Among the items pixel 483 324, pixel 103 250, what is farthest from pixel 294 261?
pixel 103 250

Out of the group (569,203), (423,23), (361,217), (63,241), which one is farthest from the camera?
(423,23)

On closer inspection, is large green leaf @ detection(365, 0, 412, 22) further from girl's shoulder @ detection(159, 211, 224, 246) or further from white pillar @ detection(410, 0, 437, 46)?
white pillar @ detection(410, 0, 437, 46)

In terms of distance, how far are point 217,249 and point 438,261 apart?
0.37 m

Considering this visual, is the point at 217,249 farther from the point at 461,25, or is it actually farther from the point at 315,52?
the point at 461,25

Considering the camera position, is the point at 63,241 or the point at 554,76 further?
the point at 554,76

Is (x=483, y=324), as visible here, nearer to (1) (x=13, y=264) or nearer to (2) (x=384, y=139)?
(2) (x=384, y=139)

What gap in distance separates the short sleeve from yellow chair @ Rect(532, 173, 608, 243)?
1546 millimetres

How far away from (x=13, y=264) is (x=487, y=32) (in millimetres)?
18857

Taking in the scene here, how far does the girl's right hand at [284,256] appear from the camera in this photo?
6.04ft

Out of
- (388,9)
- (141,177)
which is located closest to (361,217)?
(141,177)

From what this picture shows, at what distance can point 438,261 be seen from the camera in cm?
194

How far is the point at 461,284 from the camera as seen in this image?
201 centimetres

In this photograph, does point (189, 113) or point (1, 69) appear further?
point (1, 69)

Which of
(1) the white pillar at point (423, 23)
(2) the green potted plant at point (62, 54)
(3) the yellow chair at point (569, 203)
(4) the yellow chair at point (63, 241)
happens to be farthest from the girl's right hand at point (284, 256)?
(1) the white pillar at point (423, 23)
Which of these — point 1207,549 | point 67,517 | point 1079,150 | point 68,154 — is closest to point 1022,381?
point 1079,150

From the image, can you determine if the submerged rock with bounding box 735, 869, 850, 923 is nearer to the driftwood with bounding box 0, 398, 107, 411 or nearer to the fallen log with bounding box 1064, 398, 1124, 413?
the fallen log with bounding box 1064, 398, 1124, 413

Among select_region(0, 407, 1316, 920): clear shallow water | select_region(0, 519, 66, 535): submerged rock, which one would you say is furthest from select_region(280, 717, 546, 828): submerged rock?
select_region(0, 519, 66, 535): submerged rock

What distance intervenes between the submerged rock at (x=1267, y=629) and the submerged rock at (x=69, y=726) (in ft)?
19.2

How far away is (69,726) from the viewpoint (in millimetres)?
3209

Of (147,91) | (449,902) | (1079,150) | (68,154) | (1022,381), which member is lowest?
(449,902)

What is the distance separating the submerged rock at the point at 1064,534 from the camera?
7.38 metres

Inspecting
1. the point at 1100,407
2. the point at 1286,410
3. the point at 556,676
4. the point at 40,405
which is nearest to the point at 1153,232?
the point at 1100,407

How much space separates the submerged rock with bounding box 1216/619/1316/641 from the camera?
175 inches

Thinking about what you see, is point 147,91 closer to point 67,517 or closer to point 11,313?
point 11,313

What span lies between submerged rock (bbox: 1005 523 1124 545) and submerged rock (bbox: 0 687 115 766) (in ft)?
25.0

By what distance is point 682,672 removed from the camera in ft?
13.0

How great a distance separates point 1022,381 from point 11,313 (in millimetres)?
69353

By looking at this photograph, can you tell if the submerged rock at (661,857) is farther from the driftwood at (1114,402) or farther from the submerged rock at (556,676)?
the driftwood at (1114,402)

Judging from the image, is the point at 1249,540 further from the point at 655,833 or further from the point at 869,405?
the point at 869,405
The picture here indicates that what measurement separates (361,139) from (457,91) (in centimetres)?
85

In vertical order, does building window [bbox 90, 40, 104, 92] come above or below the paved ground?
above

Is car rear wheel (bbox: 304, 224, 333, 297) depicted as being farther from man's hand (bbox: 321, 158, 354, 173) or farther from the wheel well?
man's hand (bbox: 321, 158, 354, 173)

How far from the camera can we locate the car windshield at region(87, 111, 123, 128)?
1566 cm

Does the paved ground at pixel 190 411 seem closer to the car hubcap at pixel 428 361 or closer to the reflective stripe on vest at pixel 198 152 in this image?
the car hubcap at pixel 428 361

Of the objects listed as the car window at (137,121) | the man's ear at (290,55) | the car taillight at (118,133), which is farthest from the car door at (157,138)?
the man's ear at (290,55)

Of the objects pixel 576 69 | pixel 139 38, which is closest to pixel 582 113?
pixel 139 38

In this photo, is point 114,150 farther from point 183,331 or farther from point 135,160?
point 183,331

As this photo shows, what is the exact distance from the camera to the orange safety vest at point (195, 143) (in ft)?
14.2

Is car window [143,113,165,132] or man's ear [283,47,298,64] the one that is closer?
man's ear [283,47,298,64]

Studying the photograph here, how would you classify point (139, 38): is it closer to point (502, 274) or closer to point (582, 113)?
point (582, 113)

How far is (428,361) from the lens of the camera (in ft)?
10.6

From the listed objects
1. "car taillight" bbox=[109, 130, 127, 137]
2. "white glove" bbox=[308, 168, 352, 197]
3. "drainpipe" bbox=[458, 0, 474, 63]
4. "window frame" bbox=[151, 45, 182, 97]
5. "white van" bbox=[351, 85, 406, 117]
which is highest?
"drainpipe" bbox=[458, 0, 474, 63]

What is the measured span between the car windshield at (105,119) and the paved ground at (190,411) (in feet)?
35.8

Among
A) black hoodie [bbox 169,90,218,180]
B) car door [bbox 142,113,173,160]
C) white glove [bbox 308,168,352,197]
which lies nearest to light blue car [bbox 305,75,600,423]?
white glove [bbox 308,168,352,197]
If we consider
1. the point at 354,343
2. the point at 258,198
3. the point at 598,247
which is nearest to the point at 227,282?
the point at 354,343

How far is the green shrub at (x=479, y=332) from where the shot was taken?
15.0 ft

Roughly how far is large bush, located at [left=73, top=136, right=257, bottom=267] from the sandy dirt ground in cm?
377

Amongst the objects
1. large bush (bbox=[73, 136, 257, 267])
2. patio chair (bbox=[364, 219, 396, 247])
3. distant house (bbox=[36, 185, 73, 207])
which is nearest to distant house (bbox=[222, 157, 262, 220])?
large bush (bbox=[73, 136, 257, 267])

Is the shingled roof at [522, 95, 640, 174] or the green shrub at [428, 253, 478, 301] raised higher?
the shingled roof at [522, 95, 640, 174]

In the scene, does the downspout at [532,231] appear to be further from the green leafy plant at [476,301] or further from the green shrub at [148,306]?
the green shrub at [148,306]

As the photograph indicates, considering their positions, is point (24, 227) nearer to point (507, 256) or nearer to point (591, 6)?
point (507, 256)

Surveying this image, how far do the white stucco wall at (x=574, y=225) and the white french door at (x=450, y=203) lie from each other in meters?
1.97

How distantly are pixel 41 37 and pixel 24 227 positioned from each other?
☆ ☆ ☆ ☆
**THE EXERCISE:**
Output every line from the one containing "Surveying this image, how" through the end of the items as a Markdown table with the columns Row and Line, leaving out blank lines.

**TASK SOLUTION:**
| Row | Line |
|---|---|
| 1 | Surveying this image, how far do the white stucco wall at (x=574, y=225) and the white french door at (x=450, y=203) lie from each other in meters? |
| 2 | 1.97 |
| 3 | How distantly are pixel 41 37 and pixel 24 227 positioned from each other? |